*Your objective*
Keeping every line intact, repeat the data word for word.
====== Input data ======
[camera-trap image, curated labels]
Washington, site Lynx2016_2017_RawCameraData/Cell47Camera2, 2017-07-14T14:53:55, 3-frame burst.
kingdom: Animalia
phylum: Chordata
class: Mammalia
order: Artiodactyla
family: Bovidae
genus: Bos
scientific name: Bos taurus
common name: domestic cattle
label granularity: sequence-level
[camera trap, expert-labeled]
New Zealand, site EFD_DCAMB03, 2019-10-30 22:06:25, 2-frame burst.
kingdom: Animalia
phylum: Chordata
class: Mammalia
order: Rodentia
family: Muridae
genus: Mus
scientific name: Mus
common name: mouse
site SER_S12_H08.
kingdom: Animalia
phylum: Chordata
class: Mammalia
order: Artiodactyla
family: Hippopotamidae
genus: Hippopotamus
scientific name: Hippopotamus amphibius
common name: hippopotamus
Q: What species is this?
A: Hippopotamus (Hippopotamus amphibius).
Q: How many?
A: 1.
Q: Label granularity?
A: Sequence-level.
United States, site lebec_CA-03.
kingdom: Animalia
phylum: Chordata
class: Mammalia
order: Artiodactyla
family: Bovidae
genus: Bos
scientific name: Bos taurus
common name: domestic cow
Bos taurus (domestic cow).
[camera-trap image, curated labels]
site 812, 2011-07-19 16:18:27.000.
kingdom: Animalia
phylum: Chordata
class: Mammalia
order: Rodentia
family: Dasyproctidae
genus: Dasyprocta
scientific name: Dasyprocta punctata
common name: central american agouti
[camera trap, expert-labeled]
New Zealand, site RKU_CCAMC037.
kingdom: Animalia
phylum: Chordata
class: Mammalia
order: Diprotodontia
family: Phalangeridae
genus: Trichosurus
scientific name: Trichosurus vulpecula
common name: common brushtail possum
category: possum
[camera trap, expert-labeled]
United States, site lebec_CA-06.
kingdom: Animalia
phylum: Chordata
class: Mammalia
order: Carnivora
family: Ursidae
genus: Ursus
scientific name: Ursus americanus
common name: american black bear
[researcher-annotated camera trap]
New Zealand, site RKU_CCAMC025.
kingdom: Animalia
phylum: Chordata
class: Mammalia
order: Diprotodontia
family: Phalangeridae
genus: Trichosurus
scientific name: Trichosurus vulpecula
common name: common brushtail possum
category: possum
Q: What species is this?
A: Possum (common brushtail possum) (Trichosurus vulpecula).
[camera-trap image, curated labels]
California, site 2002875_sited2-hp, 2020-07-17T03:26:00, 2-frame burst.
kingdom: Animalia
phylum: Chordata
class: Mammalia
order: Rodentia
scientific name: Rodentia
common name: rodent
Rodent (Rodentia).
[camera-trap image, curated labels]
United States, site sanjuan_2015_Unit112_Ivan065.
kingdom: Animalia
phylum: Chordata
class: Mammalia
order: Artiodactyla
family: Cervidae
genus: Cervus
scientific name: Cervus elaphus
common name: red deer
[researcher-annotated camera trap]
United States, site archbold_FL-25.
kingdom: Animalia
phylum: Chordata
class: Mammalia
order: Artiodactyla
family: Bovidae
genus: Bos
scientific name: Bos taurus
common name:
======
*Response box*
[camera-trap image, curated labels]
Washington, site Lynx2016_2017_RawCameraData/Cell47Camera2, 2017-07-14T14:53:55, 3-frame burst.
kingdom: Animalia
phylum: Chordata
class: Mammalia
order: Artiodactyla
family: Bovidae
genus: Bos
scientific name: Bos taurus
common name: domestic cattle
label granularity: sequence-level
[camera trap, expert-labeled]
New Zealand, site EFD_DCAMB03, 2019-10-30 22:06:25, 2-frame burst.
kingdom: Animalia
phylum: Chordata
class: Mammalia
order: Rodentia
family: Muridae
genus: Mus
scientific name: Mus
common name: mouse
site SER_S12_H08.
kingdom: Animalia
phylum: Chordata
class: Mammalia
order: Artiodactyla
family: Hippopotamidae
genus: Hippopotamus
scientific name: Hippopotamus amphibius
common name: hippopotamus
Q: What species is this?
A: Hippopotamus (Hippopotamus amphibius).
Q: How many?
A: 1.
Q: Label granularity?
A: Sequence-level.
United States, site lebec_CA-03.
kingdom: Animalia
phylum: Chordata
class: Mammalia
order: Artiodactyla
family: Bovidae
genus: Bos
scientific name: Bos taurus
common name: domestic cow
Bos taurus (domestic cow).
[camera-trap image, curated labels]
site 812, 2011-07-19 16:18:27.000.
kingdom: Animalia
phylum: Chordata
class: Mammalia
order: Rodentia
family: Dasyproctidae
genus: Dasyprocta
scientific name: Dasyprocta punctata
common name: central american agouti
[camera trap, expert-labeled]
New Zealand, site RKU_CCAMC037.
kingdom: Animalia
phylum: Chordata
class: Mammalia
order: Diprotodontia
family: Phalangeridae
genus: Trichosurus
scientific name: Trichosurus vulpecula
common name: common brushtail possum
category: possum
[camera trap, expert-labeled]
United States, site lebec_CA-06.
kingdom: Animalia
phylum: Chordata
class: Mammalia
order: Carnivora
family: Ursidae
genus: Ursus
scientific name: Ursus americanus
common name: american black bear
[researcher-annotated camera trap]
New Zealand, site RKU_CCAMC025.
kingdom: Animalia
phylum: Chordata
class: Mammalia
order: Diprotodontia
family: Phalangeridae
genus: Trichosurus
scientific name: Trichosurus vulpecula
common name: common brushtail possum
category: possum
Q: What species is this?
A: Possum (common brushtail possum) (Trichosurus vulpecula).
[camera-trap image, curated labels]
California, site 2002875_sited2-hp, 2020-07-17T03:26:00, 2-frame burst.
kingdom: Animalia
phylum: Chordata
class: Mammalia
order: Rodentia
scientific name: Rodentia
common name: rodent
Rodent (Rodentia).
[camera-trap image, curated labels]
United States, site sanjuan_2015_Unit112_Ivan065.
kingdom: Animalia
phylum: Chordata
class: Mammalia
order: Artiodactyla
family: Cervidae
genus: Cervus
scientific name: Cervus elaphus
common name: red deer
[researcher-annotated camera trap]
United States, site archbold_FL-25.
kingdom: Animalia
phylum: Chordata
class: Mammalia
order: Artiodactyla
family: Bovidae
genus: Bos
scientific name: Bos taurus
common name:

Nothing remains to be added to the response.